ESTRATTO SCELTO:
# # # # # # #

Questa conclusione parve tanto chiara che virtualmente nessuno si soffermò a sufficienza per notare la litania di fatti riguardanti i crateri lunari che mettono in dubbio l'intera ipotesi. Una volta che si affermò il modello dell'impatto dallo spazio, gli astronomi e i geologi cercarono di replicare in forma sperimentale gli schemi davvero unici riguardanti la formazione dei crateri sulla Luna e in ogni altra parte nel sistema solare. In certe occasioni, la pubblicazione di notizie decretò i “successi” di tali esperimenti, ma ad un livello più fondamentale e scientifico, dove i modelli dettagliati dei crateri lunari richiedevano una conferma in forma sperimentale, gli esperimenti si rivelarono essere un totale fallimento. Le caratteristiche dei crateri che hanno origine dagli impatti ad alta velocità non corrispondono alle caratteristiche dei crateri lunari. Né corrispondono alle caratteristiche dei crateri la cui presenza osserviamo in tale abbondanza sulla superficie di Marte o sulle Lune di Giove e di Saturno e di tutti gli altri corpi rocciosi che sono presenti nel sistema solare. Questo fallimento da parte degli esperimenti condotti per testare l'ipotesi dell'impatto dallo spazio, comunque, non pare che sia stato fatto oggetto di alcuna pubblicazione di notizie.
Le anomalie comprendono [tanto per citarne solo alcune]:
• La rimarchevole circolarità di quasi tutti i crateri di tutte le forme. Impatti obliqui dovrebbero invece dar vita a numerosi crateri ovali;
• La mancanza di quel danno collaterale che ci si dovrebbe attendere se la circolarità del cratere fosse dovuta ad un'esplosione avvenuta in prossimità del terreno, come nel caso di una detonazione termonucleare;
• Le superfici dei crateri appaiono essere piane e disciolte invece di essere costituite da uno scavo a forma di piatto causato dall'esplosione dell'impatto. Gli impatti e le esplosioni ad alto contenuto energetico – comprese le bombe atomiche – non causano lo scioglimento di materiale che sia sufficiente per creare superfici piane.

# # # # # # #

(Dati raccolti)
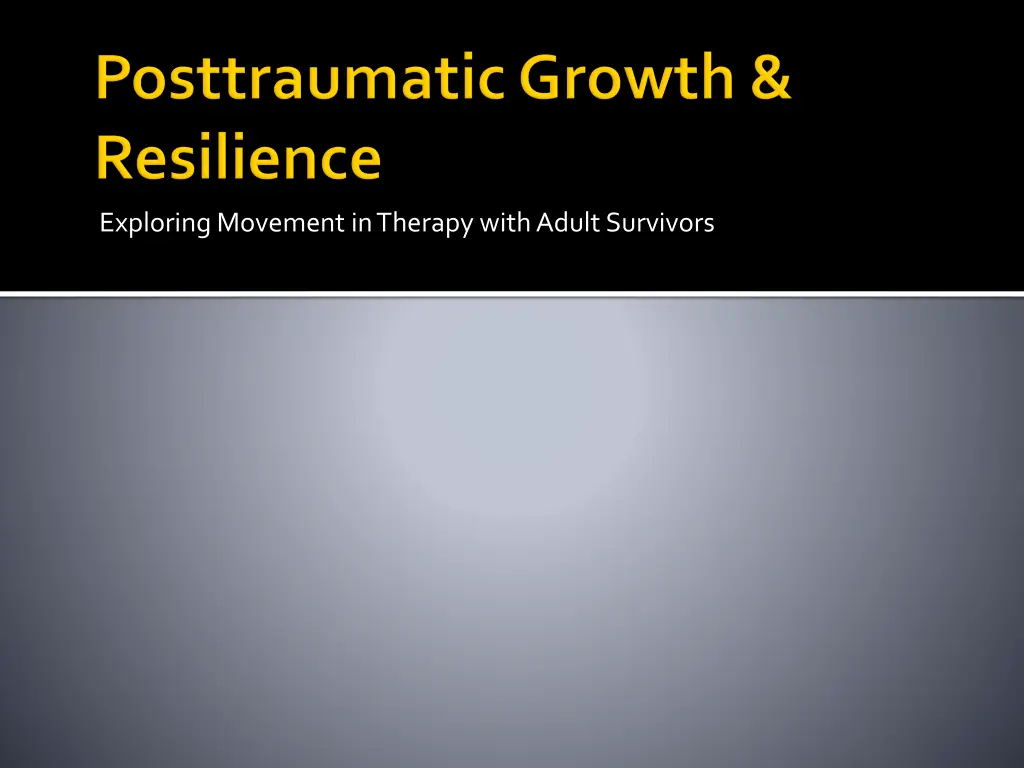 Posttraumatic Growth & Resilience

Exploring Movement in Therapy with Adult Survivors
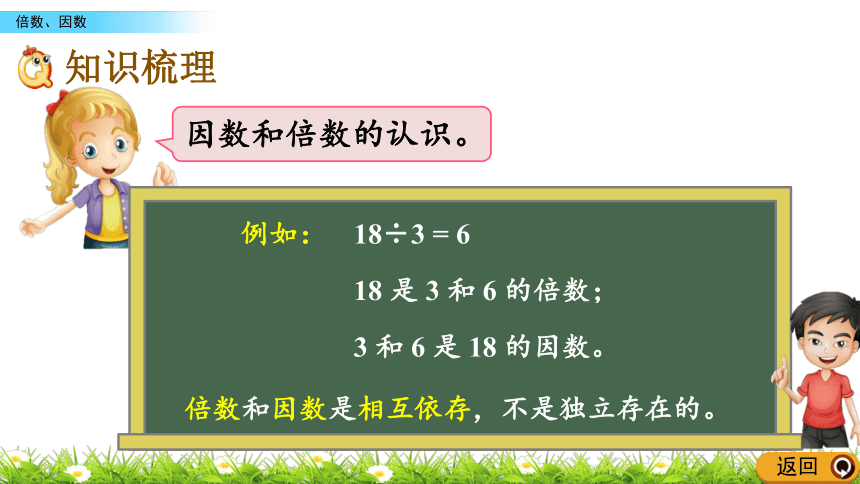 倍数、因数

知识梳理

因数和倍数的认识。

例如：　$18 \div 3 = 6$

18 是 3 和 6 的倍数；

3 和 6 是 18 的因数。

倍数和因数是相互依存，不是独立存在的。

返回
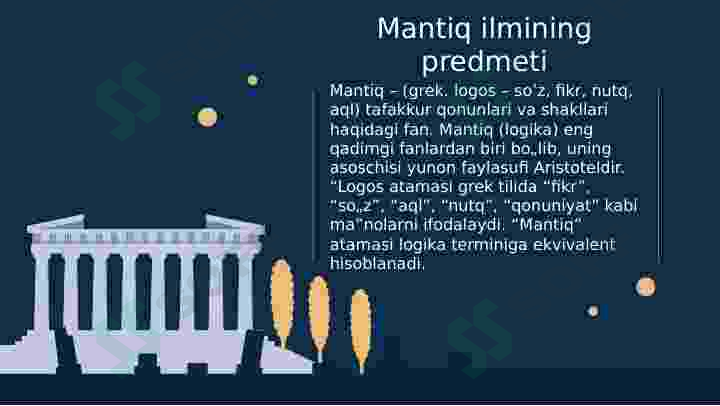 Mantiq ilmining predmeti

Mantiq – (grek. logos – so'z, fikr, nutq, aql) tafakkur qonunlari va shakllari haqidagi fan. Mantiq (logika) eng qadimgi fanlardan biri bo„lib, uning asoschisi yunon faylasufi Aristoteldir. "Logos atamasi grek tilida "fikr", "so„z", "aql", "nutq", "qonuniyat" kabi ma"nolarni ifodalaydi. "Mantiq" atamasi logika terminiga ekvivalent hisoblanadi.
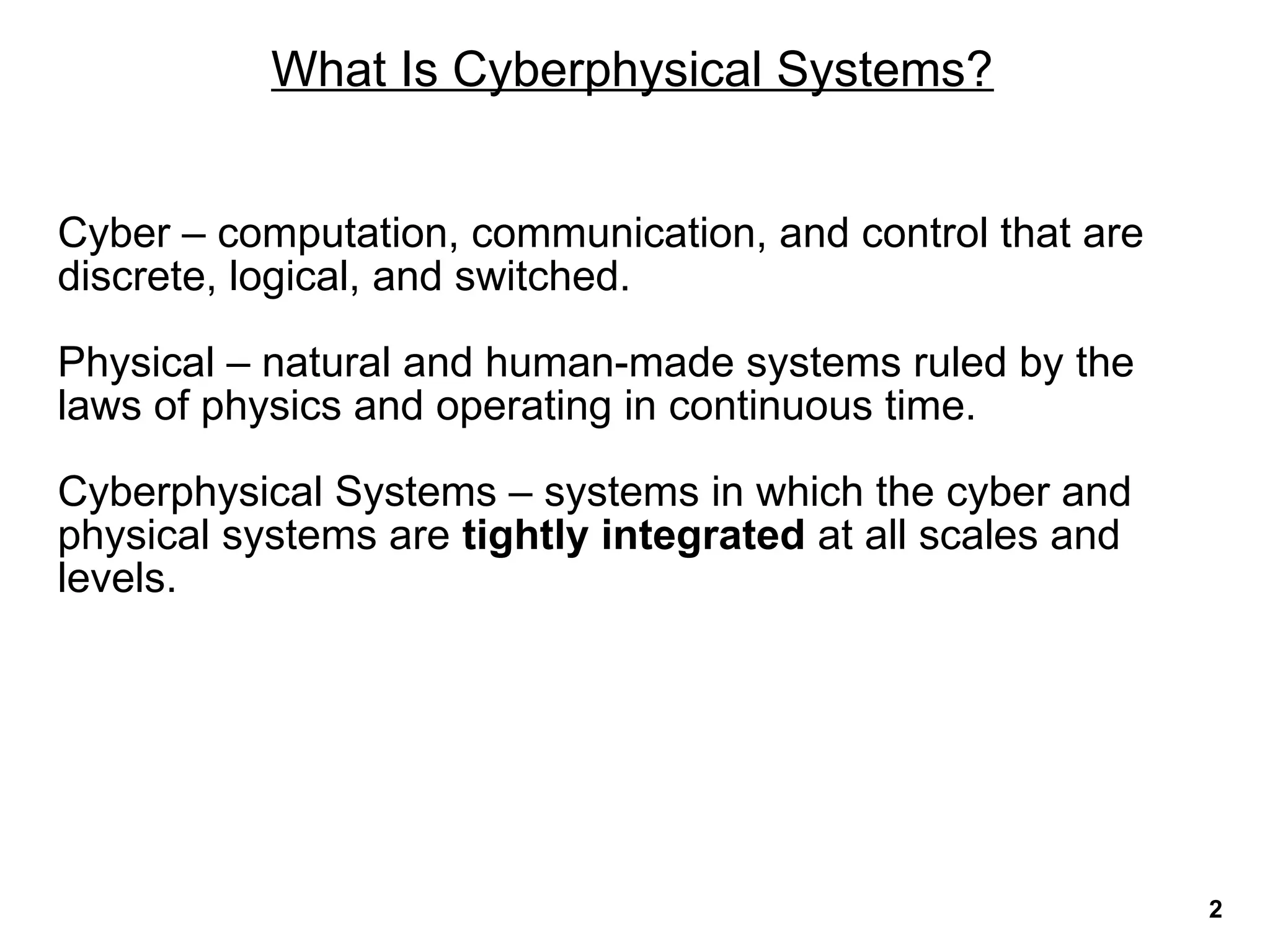 What Is Cyberphysical Systems?

Cyber – computation, communication, and control that are discrete, logical, and switched.

Physical – natural and human-made systems ruled by the laws of physics and operating in continuous time.

Cyberphysical Systems – systems in which the cyber and physical systems are tightly integrated at all scales and levels.

2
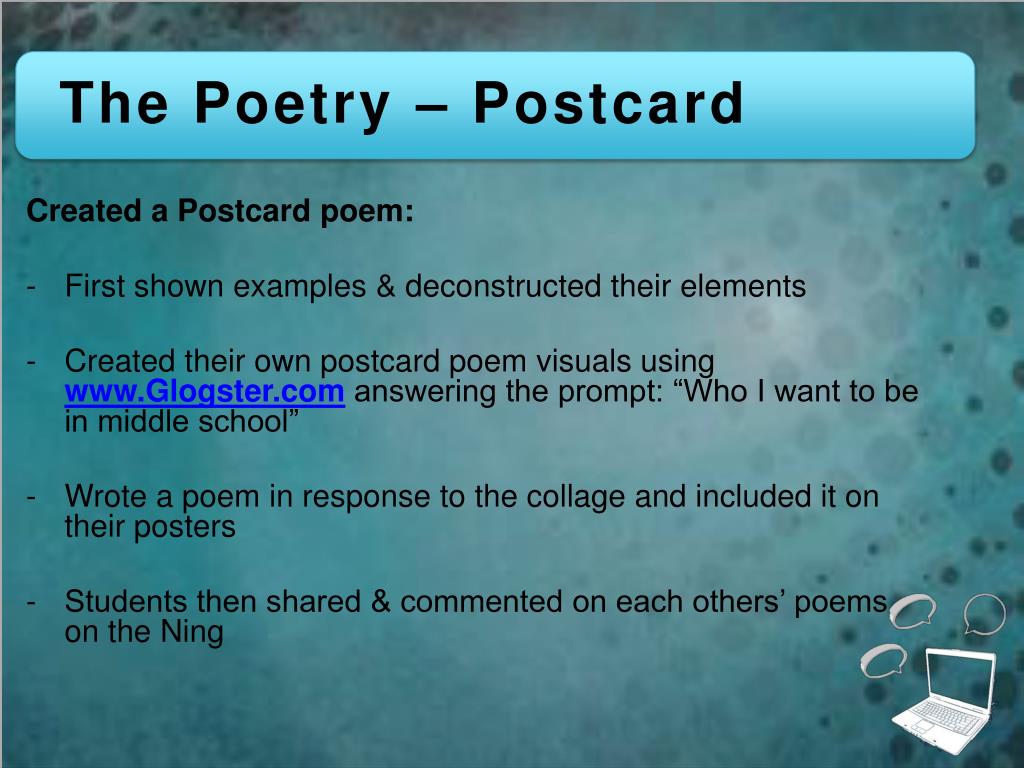 The Poetry – Postcard

Created a Postcard poem:

- First shown examples & deconstructed their elements

- Created their own postcard poem visuals using www.Glogster.com answering the prompt: “Who I want to be in middle school”

- Wrote a poem in response to the collage and included it on their posters

- Students then shared & commented on each others’ poems on the Ning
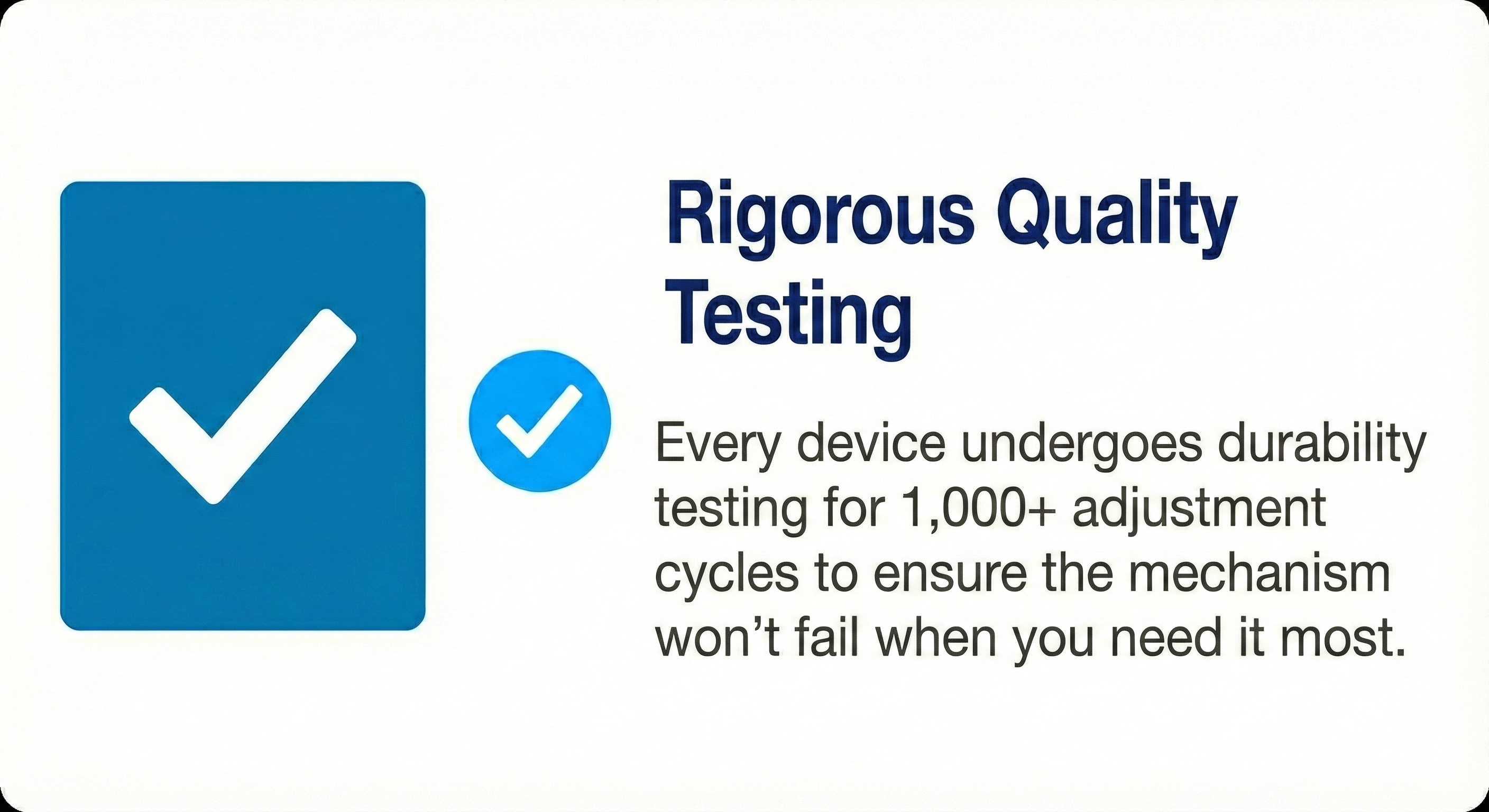 Rigorous Quality Testing

Every device undergoes durability testing for 1,000+ adjustment cycles to ensure the mechanism won’t fail when you need it most.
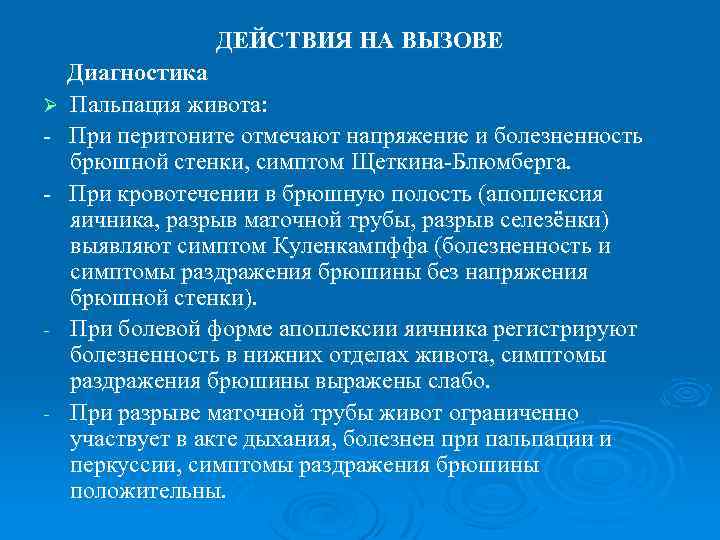 ДЕЙСТВИЯ НА ВЫЗОВЕ

Диагностика

➢ Пальпация живота:

- При перитоните отмечают напряжение и болезненность брюшной стенки, симптом Щеткина-Блюмберга.

- При кровотечении в брюшную полость (апоплексия яичника, разрыв маточной трубы, разрыв селезёнки) выявляют симптом Куленкампффа (болезненность и симптомы раздражения брюшины без напряжения брюшной стенки).

- При болевой форме апоплексии яичника регистрируют болезненность в нижних отделах живота, симптомы раздражения брюшины выражены слабо.

- При разрыве маточной трубы живот ограниченно участвует в акте дыхания, болезнен при пальпации и перкуссии, симптомы раздражения брюшины положительны.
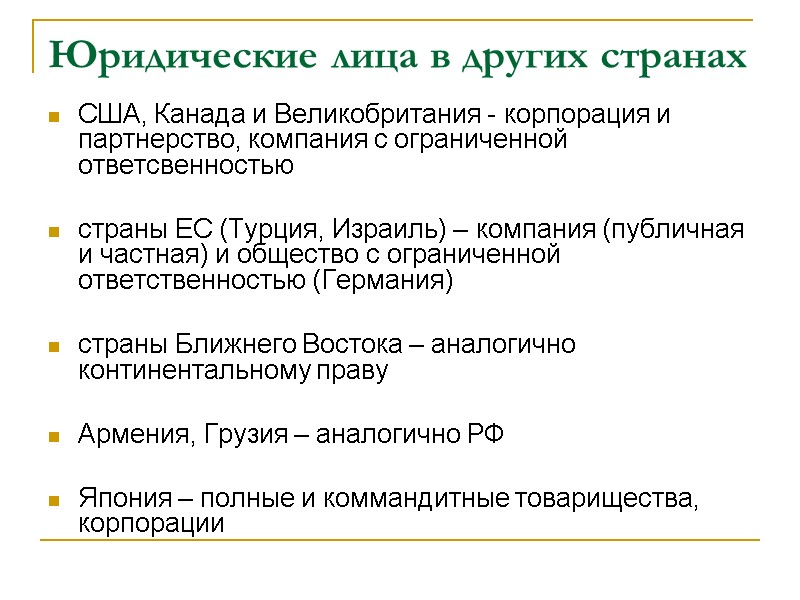 Юридические лица в других странах

США, Канада и Великобритания - корпорация и партнерство, компания с ограниченной ответсвенностью

страны ЕС (Турция, Израиль) – компания (публичная и частная) и общество с ограниченной ответственностью (Германия)

страны Ближнего Востока – аналогично континентальному праву

Армения, Грузия – аналогично РФ

Япония – полные и коммандитные товарищества, корпорации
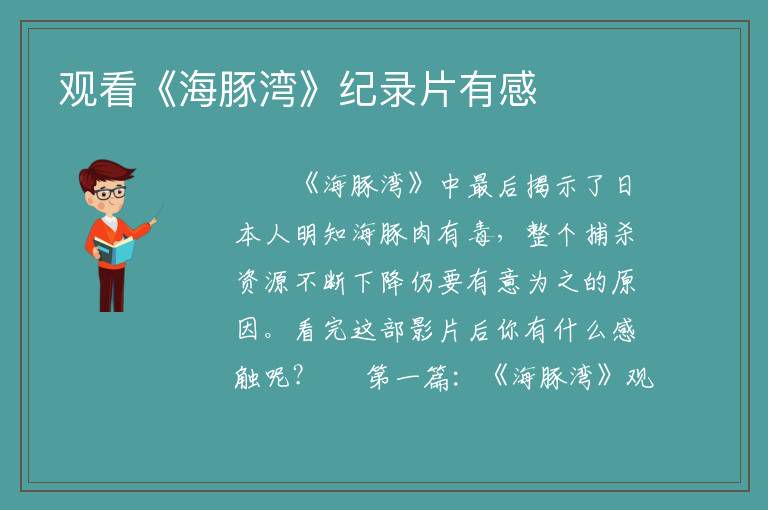 观看《海豚湾》纪录片有感

《海豚湾》中最后揭示了日本人明知海豚肉有毒，整个捕杀资源不断下降仍要有意为之的原因。看完这部影片后你有什么感触呢？　第一篇：《海豚湾》观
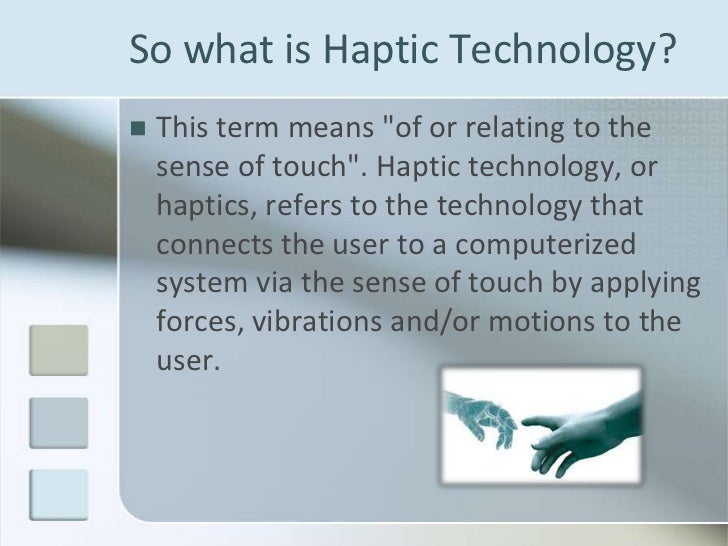 So what is Haptic Technology?

• This term means "of or relating to the sense of touch". Haptic technology, or haptics, refers to the technology that connects the user to a computerized system via the sense of touch by applying forces, vibrations and/or motions to the user.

# # # # # # #

Ricopia parola per parola il brano sui crateri lunari da "Le anomalie comprendono" a "creare superfici piane.".

Le anomalie comprendono [tanto per citarne solo alcune]:
• La rimarchevole circolarità di quasi tutti i crateri di tutte le forme. Impatti obliqui dovrebbero invece dar vita a numerosi crateri ovali;
• La mancanza di quel danno collaterale che ci si dovrebbe attendere se la circolarità del cratere fosse dovuta ad un'esplosione avvenuta in prossimità del terreno, come nel caso di una detonazione termonucleare;
• Le superfici dei crateri appaiono essere piane e disciolte invece di essere costituite da uno scavo a forma di piatto causato dall'esplosione dell'impatto. Gli impatti e le esplosioni ad alto contenuto energetico – comprese le bombe atomiche – non causano lo scioglimento di materiale che sia sufficiente per creare superfici piane.